Yesterday evening eight superb women gathered under my roof here in Michigan to share delicious food and even more tantalizing tales of dreams, risks, business ventures, good marriages, strong willed children and more. There was a clothing and textiles' designer -- successful, funny, onto new ventures; a restaurant chef and owner -- cheerfully working very long days, and succeeding in her one-year old restaurant during one of this state's worst downturns. Goes to show you, when you've figured out the formula, thought through your idea, and put it into motion with grace, intelligence, savvy and good humor, surrounded yourself with good helpers and assistants, yes, it can work, no matter when. Another is a cooking teacher, expert in Asian cuisine, and successfully on this healing side of a nasty, multi-year bout of Lyme disease. Another is discovering the joys of raising goats, making goat cheese and contemplating this new profession -- at the tender age of 60!
I love it. I love them! Spunk, risk-taking, joy, hope. Two are on their third marriages (apparently 3's the charm), one happily single, another managing with her small children, and another cheerfully contemplating entering into the 30 plus anniversary with her husband. Differences abound, but the unifying force of smarts, following dreams, and supporting friends.

[RECORDED INFORMATION]:
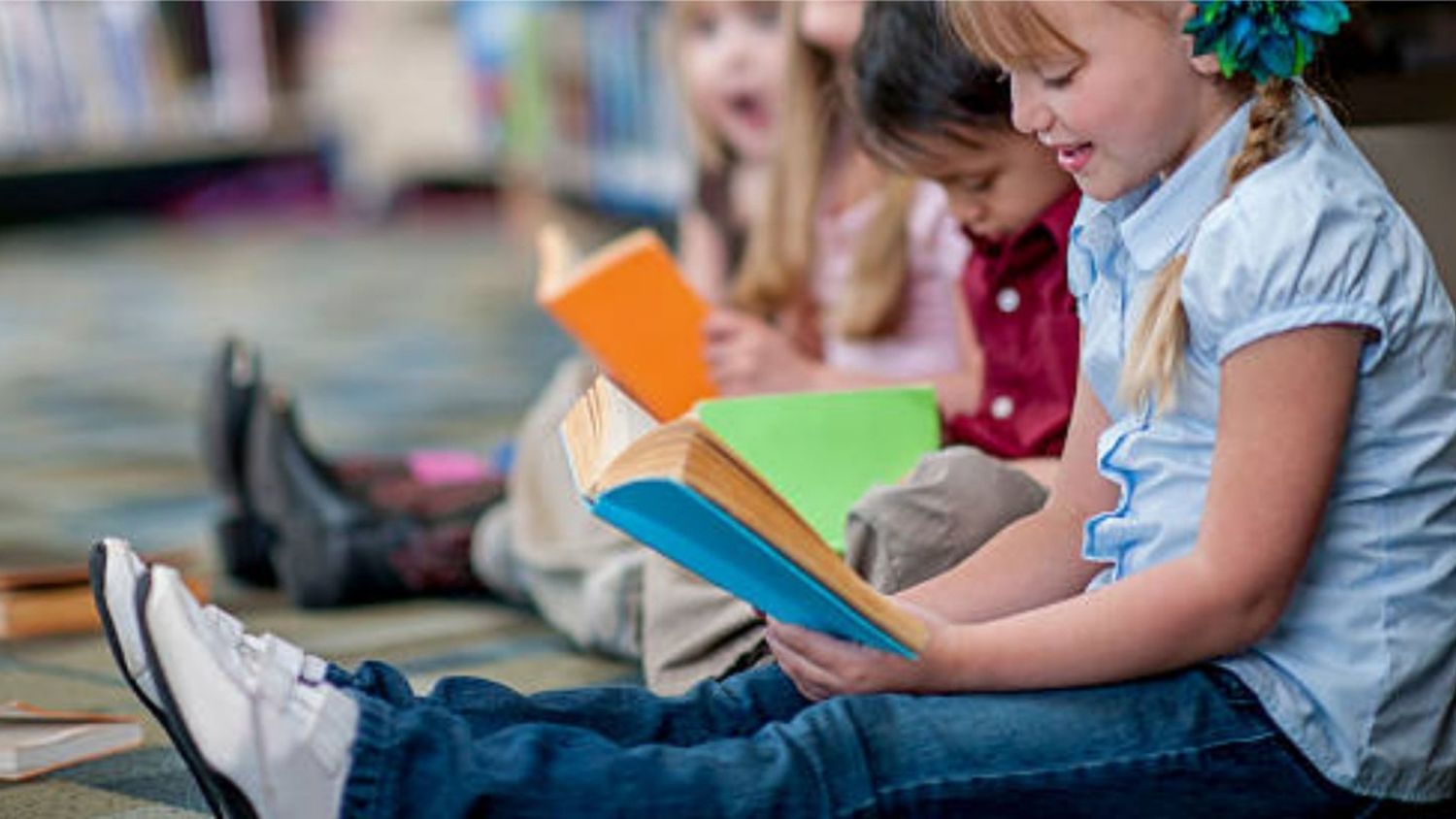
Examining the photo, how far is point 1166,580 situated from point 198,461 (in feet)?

...

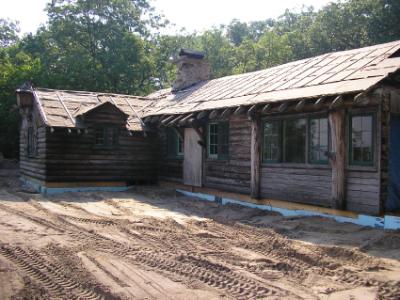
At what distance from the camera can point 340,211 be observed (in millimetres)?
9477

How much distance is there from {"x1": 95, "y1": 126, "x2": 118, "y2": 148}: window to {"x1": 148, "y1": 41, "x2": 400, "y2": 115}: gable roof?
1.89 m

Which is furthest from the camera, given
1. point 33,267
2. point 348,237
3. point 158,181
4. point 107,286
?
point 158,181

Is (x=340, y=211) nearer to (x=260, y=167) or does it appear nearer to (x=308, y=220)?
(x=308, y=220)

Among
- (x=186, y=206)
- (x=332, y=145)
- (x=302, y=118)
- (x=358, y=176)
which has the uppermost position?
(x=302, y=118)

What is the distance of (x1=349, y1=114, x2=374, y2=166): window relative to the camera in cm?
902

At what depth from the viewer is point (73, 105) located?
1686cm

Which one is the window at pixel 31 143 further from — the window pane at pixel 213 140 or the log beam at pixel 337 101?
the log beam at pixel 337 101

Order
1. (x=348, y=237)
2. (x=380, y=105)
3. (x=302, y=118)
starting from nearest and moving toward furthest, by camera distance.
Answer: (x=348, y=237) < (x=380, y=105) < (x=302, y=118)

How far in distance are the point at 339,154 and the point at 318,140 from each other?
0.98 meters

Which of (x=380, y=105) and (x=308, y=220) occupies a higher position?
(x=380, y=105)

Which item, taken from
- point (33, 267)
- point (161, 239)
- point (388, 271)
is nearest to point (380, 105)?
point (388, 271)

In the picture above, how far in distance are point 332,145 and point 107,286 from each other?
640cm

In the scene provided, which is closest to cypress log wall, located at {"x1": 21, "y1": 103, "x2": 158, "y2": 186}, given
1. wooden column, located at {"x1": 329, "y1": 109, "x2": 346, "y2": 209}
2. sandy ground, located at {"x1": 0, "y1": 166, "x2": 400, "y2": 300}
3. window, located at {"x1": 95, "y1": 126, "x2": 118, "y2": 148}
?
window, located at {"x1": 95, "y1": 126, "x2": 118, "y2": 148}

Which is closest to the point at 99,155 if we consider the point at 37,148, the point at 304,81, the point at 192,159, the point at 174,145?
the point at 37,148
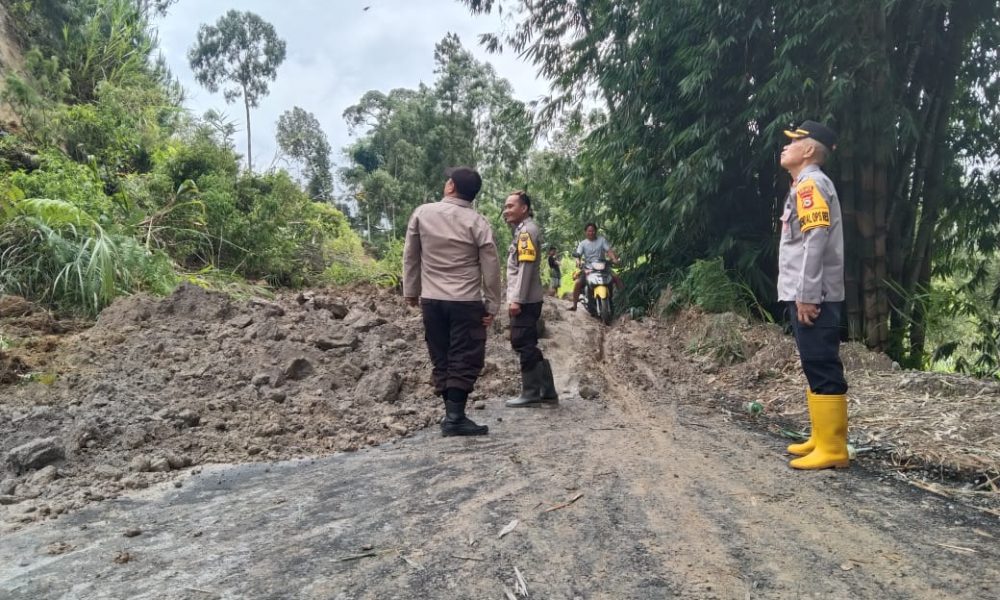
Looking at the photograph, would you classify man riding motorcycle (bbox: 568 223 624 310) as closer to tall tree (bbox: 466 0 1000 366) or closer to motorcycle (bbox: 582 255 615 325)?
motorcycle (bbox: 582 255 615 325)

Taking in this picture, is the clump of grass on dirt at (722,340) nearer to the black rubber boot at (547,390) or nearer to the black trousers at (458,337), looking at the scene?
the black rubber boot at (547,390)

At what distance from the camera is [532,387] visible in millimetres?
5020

...

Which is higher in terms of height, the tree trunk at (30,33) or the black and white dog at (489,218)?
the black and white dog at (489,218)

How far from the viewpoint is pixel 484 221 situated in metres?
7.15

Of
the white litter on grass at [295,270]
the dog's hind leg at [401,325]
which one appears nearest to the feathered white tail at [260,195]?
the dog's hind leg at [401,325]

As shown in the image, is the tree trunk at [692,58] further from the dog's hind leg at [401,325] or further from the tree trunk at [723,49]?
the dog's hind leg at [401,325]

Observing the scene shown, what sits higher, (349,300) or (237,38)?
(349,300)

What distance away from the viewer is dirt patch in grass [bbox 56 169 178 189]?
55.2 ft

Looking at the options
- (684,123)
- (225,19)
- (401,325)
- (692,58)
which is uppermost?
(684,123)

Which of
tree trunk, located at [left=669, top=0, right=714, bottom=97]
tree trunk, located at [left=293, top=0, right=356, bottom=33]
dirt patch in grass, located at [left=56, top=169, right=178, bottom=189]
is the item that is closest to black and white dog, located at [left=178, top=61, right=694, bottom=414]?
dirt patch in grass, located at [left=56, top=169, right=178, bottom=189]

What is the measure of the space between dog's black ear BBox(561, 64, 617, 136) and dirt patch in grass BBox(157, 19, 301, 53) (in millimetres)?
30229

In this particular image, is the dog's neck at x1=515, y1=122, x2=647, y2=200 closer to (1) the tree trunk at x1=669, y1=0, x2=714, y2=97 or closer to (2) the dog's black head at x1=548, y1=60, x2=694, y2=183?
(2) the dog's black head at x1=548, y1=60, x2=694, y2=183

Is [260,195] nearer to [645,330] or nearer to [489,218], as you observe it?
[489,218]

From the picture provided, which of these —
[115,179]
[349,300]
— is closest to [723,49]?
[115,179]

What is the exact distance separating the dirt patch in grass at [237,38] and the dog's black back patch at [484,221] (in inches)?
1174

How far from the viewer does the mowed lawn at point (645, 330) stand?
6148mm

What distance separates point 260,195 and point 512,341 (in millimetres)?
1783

[EXERCISE TASKS]:
A - Write out the stretch of the post about the dinner gathering from "I love it. I" through "and supporting friends.".
B - Using the post about the dinner gathering, decide whether each statement agrees with it: (i) the restaurant chef's restaurant is one year old; (ii) the gathering took place in Ohio; (iii) three of the women are on their third marriages. Answer yes or no for each, quoting the words that decide it.

[WRITTEN ANSWERS]:
A -
I love it. I love them! Spunk, risk-taking, joy, hope. Two are on their third marriages (apparently 3's the charm), one happily single, another managing with her small children, and another cheerfully contemplating entering into the 30 plus anniversary with her husband. Differences abound, but the unifying force of smarts, following dreams, and supporting friends.

B -
(i) Yes: "succeeding in her one-year old restaurant"
(ii) No: "gathered under my roof here in Michigan"
(iii) No: "Two are on their third marriages"